For most users, a dedicated browser-based converter like FreePNGConvert offers the same result with better transparency about what happens to your files. No permissions, no background processes, no extension updates to manage.

Firefox version requirements

All three methods above work in current Firefox versions. Specifically:

  • Canvas API support: Firefox 28+ (released 2014)
  • WebP decoding: Firefox 65+ (released January 2019)
  • canvas.toBlob(): Firefox 18+ (released 2013)

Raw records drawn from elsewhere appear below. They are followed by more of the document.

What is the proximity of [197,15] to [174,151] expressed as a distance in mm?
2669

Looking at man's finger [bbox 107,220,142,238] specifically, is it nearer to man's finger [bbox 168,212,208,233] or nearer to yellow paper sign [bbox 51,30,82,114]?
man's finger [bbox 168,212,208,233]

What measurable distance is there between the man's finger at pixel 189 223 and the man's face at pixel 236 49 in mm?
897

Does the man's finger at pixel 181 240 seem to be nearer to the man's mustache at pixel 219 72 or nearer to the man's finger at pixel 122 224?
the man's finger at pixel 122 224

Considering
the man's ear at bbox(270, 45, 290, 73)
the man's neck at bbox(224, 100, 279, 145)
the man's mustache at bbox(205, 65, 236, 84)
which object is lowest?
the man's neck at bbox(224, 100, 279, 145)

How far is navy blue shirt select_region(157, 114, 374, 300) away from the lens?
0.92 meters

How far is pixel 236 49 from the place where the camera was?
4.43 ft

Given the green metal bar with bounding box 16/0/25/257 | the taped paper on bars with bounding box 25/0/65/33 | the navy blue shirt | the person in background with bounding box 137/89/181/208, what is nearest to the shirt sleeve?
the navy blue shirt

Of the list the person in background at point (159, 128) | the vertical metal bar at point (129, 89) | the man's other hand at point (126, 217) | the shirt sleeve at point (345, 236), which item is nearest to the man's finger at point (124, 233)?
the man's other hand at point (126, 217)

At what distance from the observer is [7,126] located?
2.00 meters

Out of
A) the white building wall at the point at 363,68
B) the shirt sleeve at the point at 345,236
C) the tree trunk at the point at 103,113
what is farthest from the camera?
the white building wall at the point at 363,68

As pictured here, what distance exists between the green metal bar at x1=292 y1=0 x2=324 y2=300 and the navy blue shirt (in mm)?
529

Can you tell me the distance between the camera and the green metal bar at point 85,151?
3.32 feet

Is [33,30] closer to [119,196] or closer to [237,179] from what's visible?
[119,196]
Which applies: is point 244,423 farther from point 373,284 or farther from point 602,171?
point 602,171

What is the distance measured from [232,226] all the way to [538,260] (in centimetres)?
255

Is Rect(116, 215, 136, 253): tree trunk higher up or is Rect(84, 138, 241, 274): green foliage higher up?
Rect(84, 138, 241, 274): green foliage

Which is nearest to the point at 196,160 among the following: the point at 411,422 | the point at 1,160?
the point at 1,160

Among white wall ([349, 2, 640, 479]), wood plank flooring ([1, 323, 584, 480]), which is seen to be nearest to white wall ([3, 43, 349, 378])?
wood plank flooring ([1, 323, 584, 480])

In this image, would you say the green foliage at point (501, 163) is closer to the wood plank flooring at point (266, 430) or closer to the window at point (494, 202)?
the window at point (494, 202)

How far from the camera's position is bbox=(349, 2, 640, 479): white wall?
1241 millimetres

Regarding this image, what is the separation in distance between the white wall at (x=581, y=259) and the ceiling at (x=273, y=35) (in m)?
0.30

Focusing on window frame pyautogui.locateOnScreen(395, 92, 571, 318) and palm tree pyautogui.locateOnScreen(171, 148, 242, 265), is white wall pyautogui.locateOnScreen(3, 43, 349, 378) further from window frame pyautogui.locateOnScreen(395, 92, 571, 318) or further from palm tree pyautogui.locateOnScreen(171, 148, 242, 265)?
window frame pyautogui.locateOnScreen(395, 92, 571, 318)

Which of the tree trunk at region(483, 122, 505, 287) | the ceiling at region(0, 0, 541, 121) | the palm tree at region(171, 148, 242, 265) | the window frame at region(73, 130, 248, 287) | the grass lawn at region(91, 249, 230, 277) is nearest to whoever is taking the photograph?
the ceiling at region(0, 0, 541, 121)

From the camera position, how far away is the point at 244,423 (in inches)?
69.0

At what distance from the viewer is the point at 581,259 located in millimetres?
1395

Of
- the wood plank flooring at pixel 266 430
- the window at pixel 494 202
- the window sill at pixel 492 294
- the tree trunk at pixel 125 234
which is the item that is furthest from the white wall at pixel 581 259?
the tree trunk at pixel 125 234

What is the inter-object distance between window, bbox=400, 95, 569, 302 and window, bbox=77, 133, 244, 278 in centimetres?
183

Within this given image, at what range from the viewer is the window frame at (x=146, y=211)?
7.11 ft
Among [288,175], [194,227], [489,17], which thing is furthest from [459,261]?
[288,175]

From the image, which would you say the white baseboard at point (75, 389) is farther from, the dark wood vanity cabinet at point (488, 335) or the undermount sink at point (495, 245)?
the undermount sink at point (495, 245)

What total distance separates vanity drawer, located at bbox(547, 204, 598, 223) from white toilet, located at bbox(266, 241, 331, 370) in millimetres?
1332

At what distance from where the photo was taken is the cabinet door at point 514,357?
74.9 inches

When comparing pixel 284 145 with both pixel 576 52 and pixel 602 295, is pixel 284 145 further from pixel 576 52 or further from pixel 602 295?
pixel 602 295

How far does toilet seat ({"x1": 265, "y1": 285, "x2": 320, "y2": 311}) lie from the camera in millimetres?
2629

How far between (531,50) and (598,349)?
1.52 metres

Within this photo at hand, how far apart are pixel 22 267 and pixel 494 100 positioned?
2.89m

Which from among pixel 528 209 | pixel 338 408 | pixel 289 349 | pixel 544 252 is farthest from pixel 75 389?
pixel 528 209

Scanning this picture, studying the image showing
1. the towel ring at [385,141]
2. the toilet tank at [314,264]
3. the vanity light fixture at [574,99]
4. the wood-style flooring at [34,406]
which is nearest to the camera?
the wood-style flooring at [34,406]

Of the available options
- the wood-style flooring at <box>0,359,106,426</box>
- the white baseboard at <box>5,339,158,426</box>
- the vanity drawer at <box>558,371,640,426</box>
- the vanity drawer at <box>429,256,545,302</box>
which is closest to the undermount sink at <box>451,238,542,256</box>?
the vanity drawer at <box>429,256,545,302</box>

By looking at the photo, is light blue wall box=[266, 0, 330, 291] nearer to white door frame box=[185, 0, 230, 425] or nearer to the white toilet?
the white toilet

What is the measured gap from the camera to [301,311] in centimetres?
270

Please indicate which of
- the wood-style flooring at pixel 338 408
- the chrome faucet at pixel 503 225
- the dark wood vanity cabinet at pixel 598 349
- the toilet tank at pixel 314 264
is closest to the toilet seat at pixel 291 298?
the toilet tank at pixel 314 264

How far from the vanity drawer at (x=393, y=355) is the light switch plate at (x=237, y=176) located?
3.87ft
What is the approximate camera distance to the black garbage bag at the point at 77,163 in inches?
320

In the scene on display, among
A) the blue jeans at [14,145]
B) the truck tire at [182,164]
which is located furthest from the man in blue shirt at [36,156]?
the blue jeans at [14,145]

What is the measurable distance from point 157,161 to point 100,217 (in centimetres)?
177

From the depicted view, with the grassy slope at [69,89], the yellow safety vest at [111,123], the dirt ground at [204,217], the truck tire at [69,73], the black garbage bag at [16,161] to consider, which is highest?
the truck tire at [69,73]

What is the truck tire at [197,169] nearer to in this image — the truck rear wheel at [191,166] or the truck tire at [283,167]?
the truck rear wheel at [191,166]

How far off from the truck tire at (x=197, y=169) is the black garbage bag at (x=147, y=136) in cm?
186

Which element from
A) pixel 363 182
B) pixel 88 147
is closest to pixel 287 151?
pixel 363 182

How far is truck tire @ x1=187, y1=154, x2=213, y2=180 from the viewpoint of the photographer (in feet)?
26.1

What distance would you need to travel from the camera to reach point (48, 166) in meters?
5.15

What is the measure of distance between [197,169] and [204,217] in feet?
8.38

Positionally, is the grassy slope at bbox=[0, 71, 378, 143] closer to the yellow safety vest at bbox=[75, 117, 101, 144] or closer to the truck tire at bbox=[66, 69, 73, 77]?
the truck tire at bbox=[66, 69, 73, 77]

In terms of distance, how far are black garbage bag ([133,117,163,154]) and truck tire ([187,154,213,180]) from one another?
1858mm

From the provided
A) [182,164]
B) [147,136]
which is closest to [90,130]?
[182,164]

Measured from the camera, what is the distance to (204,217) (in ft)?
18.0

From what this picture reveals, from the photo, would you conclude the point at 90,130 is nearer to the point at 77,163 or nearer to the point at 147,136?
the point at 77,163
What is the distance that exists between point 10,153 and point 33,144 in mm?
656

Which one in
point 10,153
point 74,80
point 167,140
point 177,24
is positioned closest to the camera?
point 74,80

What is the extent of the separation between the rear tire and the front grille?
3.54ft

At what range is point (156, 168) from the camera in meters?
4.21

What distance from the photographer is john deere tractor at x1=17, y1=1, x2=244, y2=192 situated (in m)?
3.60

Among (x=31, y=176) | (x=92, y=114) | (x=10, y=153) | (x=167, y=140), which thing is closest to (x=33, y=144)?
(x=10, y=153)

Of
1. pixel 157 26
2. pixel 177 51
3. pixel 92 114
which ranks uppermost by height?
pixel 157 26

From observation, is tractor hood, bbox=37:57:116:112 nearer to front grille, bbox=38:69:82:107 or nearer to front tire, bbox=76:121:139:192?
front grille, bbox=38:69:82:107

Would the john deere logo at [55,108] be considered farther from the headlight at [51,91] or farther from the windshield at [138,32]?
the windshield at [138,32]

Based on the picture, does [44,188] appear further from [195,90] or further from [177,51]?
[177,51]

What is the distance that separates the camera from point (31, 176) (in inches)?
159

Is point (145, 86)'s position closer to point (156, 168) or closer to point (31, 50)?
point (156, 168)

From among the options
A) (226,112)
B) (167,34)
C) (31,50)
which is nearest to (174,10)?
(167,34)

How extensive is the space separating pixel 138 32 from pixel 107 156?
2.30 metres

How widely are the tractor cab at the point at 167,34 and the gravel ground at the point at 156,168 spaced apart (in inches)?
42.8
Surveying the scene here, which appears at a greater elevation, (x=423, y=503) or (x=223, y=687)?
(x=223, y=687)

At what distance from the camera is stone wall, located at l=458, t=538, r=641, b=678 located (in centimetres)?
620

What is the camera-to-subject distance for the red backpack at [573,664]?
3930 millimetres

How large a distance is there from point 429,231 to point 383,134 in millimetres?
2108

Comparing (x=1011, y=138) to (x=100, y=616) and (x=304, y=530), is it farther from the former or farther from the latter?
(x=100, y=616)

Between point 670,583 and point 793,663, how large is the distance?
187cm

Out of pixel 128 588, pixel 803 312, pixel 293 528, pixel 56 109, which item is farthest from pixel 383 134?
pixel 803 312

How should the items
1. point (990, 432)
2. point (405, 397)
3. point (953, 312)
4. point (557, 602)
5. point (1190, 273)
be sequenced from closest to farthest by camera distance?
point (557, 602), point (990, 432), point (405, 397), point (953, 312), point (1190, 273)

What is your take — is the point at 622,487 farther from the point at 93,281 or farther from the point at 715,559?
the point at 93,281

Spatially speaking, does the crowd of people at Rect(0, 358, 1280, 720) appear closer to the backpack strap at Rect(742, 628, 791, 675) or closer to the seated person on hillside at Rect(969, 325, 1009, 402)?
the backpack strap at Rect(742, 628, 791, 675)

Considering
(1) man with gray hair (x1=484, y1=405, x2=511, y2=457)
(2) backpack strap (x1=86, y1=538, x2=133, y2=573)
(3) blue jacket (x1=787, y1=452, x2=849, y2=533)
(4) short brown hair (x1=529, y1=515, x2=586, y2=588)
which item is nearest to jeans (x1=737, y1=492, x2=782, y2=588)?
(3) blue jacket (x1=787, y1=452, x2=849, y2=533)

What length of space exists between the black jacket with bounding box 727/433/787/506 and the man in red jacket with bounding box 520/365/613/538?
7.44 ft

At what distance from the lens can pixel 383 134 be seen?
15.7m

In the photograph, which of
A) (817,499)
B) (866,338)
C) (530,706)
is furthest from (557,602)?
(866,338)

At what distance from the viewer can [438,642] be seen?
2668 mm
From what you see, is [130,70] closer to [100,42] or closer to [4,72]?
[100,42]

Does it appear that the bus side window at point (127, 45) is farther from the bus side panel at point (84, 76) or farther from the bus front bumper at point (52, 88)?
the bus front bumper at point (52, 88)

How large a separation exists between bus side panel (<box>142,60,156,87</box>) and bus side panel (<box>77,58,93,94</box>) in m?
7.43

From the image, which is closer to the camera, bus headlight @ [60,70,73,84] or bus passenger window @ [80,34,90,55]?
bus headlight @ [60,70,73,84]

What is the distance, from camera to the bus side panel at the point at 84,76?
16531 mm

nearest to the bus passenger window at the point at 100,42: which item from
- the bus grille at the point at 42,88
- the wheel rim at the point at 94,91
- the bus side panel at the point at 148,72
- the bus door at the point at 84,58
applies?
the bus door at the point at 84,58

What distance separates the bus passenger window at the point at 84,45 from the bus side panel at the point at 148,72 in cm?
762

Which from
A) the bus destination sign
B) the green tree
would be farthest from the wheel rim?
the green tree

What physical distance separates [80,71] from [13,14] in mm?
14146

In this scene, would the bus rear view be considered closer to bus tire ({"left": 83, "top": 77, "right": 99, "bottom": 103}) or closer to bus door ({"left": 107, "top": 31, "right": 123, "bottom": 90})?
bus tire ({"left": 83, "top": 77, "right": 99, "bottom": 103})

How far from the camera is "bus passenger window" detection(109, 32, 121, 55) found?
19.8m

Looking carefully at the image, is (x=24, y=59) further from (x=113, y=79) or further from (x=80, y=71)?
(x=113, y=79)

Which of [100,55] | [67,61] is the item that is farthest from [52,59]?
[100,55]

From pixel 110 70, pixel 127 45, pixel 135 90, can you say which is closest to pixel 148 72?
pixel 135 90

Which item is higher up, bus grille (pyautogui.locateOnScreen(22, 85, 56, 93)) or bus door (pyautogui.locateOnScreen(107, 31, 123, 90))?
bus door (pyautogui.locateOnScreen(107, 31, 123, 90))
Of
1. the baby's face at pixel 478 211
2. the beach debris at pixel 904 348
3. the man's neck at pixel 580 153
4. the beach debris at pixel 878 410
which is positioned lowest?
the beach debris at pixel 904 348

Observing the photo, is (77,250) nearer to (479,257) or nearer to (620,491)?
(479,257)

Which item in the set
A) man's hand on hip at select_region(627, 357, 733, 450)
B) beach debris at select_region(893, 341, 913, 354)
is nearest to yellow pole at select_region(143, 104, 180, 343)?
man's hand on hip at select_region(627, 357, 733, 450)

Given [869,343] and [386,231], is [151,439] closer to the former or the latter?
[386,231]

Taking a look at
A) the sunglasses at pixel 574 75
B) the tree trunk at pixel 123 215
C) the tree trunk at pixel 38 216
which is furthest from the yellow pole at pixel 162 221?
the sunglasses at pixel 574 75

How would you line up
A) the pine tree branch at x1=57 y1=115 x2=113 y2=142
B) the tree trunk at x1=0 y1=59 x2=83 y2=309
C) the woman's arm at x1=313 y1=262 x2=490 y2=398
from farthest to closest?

If you are running Firefox 65 or later — which is virtually every current installation — WebP decoding and PNG export work out of the box. No flags to set, no about:config changes needed.

Firefox-specific tips

Handling large WebP files

Firefox handles large images well, but very large files (over 50 megapixels) may hit memory limits in the Canvas API. If the conversion appears to stall on a large file, try closing other tabs to free memory.

Preserving color profiles

Firefox supports ICC color profiles in both WebP and PNG. When you convert using the Canvas API, the color profile from the WebP source is carried over to the PNG output. This means your converted PNG will look the same as the original WebP — no color shift. For details on quality preservation, see our guide on converting WebP to PNG without losing quality.

Converting animated WebP

The Canvas API captures a single frame. If your WebP file is animated, the conversion will save the first frame as a static PNG. This is a limitation of the PNG format itself, which does not support animation.

Common questions

Does FreePNGConvert work offline in Firefox?

Yes. After the initial page load, the service worker caches all assets. You can convert files even without an active internet connection. For more details, see our offline conversion guide.

Is the conversion quality the same in Firefox as in Chrome?

Yes. Both browsers use the same Canvas API to decode WebP and encode PNG. The output is pixel-identical regardless of which browser you use.

Can I convert multiple WebP files at once?

Currently, the converter processes one file at a time. For batch conversion, you would need a desktop tool like ImageMagick (convert input.webp output.png) or a command-line script.

Why does Firefox save images as WebP in the first place?

Many websites serve images in WebP format because it provides better compression than PNG or JPEG. When you right-click and save an image in Firefox, it saves the file in the format the server provided. This is not a Firefox setting you can change — it reflects how the website delivers its images. For more context, see our guide on why images save as WebP.